Artificial intelligence is most valuable when it enhances human intelligence or provides convenience for human beings. The establishment of an autonomous Service Assurance AI must follow a graduate scheme, new starters or new joiners’ process. The AI must be assigned a probation period and a mentor. The AI (under supervision) must be allowed time to learn its role and accumulate skills from the existing workforce. Human ingenuity and intelligence are keys to unlocking the hidden value in a business.
For CSPs seeking hidden value in their service assurance processes and functions, the AI must be an enabler of human intelligence rather than an alternative or rival to people.
AWTG’s Service Correlation and Assurance Platform
The Service Correlation and Assurance Platform is a centralised network management platform with an AI-assisted network operations engine at its heart. The platform uses advanced analytics and automated performance management to consolidate and correlate information from all sources of network operations-related data. Applications are created to help users establish their unique version of an AI/automation entity that may execute actions in line with their job/task objectives. It is a hybrid solution that builds on the interaction between human intelligence and artificial intelligence.

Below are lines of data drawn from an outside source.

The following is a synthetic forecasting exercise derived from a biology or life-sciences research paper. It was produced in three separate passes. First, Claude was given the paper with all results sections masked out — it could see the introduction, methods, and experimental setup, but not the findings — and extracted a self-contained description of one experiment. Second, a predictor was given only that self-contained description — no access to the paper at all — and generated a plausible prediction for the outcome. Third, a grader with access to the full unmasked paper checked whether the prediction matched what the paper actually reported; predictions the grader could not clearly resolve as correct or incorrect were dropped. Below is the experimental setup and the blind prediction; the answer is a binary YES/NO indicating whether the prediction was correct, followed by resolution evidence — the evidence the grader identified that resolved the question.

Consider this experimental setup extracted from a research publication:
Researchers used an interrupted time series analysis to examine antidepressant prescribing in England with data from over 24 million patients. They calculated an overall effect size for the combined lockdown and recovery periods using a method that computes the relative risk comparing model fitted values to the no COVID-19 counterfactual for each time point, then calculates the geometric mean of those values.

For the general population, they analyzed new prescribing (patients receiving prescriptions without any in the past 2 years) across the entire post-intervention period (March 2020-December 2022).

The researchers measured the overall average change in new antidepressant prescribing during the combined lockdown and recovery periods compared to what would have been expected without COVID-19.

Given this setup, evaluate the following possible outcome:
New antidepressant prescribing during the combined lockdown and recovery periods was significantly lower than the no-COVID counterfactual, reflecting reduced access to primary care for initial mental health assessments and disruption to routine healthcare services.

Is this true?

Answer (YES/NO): YES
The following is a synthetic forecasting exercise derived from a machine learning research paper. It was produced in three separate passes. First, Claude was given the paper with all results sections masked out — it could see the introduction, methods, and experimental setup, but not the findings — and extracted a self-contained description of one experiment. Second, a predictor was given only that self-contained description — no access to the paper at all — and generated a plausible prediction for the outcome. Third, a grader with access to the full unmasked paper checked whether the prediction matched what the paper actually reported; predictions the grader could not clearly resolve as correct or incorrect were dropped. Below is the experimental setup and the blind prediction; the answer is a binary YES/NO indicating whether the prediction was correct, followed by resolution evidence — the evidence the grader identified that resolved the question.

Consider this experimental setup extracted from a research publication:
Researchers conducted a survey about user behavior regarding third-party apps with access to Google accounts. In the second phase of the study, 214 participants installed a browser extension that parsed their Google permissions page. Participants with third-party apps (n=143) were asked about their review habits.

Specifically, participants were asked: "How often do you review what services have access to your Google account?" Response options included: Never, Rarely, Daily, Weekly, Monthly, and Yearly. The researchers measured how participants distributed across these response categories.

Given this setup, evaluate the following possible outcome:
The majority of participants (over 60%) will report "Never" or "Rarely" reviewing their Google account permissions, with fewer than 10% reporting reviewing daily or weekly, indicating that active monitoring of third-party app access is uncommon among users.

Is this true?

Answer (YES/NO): YES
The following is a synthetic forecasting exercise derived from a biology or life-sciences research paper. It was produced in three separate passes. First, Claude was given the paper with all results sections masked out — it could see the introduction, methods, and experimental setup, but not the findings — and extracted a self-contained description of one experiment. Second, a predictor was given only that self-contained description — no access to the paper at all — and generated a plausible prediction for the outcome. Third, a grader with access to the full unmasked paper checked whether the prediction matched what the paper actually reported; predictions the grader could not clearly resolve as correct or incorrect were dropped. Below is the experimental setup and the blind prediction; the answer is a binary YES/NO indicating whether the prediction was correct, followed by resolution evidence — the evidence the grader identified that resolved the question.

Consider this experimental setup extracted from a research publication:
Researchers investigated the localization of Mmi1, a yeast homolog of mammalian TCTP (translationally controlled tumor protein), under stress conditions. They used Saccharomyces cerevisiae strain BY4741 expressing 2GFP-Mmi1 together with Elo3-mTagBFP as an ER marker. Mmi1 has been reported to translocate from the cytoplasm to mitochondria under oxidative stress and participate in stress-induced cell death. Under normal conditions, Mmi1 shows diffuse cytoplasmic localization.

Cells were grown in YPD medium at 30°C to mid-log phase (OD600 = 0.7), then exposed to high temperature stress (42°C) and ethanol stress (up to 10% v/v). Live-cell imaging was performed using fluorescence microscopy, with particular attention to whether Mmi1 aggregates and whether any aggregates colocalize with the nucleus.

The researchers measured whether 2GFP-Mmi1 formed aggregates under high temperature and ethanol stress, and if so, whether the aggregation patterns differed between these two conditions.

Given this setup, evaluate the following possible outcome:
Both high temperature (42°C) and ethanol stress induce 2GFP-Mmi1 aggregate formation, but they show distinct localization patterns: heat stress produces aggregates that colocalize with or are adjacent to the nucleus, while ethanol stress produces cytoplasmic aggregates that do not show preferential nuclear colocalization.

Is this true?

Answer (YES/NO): YES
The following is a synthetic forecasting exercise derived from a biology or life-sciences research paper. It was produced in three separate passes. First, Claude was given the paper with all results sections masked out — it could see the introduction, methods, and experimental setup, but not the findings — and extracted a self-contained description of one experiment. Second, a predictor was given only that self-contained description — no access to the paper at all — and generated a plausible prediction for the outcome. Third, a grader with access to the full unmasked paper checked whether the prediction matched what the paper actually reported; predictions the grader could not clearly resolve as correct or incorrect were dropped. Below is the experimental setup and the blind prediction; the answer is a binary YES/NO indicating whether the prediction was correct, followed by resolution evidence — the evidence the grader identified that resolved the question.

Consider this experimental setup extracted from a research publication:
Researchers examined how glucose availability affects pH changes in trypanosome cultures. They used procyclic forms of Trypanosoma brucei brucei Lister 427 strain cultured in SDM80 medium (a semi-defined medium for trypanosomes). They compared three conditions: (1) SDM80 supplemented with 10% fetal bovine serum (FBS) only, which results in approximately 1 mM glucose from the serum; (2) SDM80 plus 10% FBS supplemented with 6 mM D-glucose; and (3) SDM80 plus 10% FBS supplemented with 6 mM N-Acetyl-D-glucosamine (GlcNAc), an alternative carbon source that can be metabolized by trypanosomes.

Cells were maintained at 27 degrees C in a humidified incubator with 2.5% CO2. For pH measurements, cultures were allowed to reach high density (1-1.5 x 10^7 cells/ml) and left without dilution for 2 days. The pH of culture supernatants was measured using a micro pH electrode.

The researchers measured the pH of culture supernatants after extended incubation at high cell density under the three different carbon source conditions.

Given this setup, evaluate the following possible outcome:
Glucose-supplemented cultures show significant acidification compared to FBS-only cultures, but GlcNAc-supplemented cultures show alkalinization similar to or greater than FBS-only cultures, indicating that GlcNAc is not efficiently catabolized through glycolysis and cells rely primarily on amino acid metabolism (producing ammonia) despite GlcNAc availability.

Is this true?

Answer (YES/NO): NO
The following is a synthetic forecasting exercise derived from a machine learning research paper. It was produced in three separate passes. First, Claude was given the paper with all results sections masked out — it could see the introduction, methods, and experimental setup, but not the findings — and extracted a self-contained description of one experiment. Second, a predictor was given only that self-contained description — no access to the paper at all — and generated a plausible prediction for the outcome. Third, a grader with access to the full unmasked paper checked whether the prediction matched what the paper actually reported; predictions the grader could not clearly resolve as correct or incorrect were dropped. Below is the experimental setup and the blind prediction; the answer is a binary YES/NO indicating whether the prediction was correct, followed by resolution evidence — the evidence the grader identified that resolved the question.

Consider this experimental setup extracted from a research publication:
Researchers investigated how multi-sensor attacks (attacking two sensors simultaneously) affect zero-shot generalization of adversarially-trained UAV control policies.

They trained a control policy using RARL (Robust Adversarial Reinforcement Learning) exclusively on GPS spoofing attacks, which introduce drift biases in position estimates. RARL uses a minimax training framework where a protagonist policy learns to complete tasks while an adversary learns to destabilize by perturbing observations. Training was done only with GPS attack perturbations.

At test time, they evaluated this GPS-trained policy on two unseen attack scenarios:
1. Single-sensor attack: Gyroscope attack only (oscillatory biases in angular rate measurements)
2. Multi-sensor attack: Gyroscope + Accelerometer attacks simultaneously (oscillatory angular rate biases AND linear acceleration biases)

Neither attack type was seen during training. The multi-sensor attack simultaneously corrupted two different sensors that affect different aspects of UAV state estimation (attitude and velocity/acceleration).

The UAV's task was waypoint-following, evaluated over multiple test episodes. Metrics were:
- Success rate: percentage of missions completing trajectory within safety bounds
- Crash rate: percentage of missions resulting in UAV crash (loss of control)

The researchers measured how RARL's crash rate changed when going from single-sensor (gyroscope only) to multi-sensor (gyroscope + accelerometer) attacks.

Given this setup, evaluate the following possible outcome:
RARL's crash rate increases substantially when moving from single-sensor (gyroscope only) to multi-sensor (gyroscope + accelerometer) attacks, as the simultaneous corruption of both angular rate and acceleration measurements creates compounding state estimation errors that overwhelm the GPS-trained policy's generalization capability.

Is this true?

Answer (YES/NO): NO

The hybrid AI solution offered via AWTG’s Service Correlation and Assurance Platform helps a CSP establish a semi-supervised AI. It supports human intelligence by orchestrating several automated entities in charge of sub-processes to address a particular business objective (e.g., Customer experience improvement initiative, Benchmark position improvement). The platform allows supervision and in-house development of automation and solutions for service assurance.
The Service Correlation and Assurance platform is vendor agnostic, information type neutral, and affords an organisation service assurance insight that facilitates a higher layer overview of service assurance management information. The platform provides a central node correlating and analysing data from all network management information sources to manage service assurance.
The platform establishes real-time service insight by enabling collation and correlation of all network operation functions, systems, customer data and market data. The correlation of configuration management, performance management, and fault management data using advanced analytics is automated. Automated service quality level KPI management has also been implemented.